Task instructions
Quote the Anna Home text below word for word, everything from "Throughout her television" down to "Lingard’s character Maggie.".

Text excerpt
Throughout her television career, Anna Home has continued to strengthen the position of children’s literature through the medium of television. She has been involved in the growth of the Children’s Drama Unit, producing a number of book-based series such as Helen Cresswell’s Bagthorpe Saga and E Nesbit’s The Phoenix and the Carpet. In 1977 Anna started the award-winning and perhaps most controversial drama series, Grange Hill, which is still running on BBC1. 1979 saw the start of her teenage drama department for BBC2 with a series based on Joan Lingard’s character Maggie.
In 1981 Anna Home left the BBC to join TVS as one of the founder members of the franchise winning group. As Controller of Programmes and later Deputy of Programmes, and on the TVS Board, she was part of the senior management team responsible for policy and strategy, and created the Children’s and Young People’s Department out of which came a number of successful series including No 73 and Knights of God.
In 1986 Anna rejoined the BBC as Head of Children’s Television Programmes. She is currently responsible for some 900 hours of transmission each year, ranging from comedy to natural history. Again her belief in children’s books was shown last year when she introduced C S Lewis’s The Lion, the Witch and the Wardrobe to millions of captivated children and parents.

Data for review
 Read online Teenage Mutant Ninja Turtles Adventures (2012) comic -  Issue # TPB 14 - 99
...
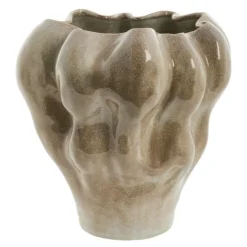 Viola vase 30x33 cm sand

Result for this exercise
Throughout her television career, Anna Home has continued to strengthen the position of children’s literature through the medium of television. She has been involved in the growth of the Children’s Drama Unit, producing a number of book-based series such as Helen Cresswell’s Bagthorpe Saga and E Nesbit’s The Phoenix and the Carpet. In 1977 Anna started the award-winning and perhaps most controversial drama series, Grange Hill, which is still running on BBC1. 1979 saw the start of her teenage drama department for BBC2 with a series based on Joan Lingard’s character Maggie.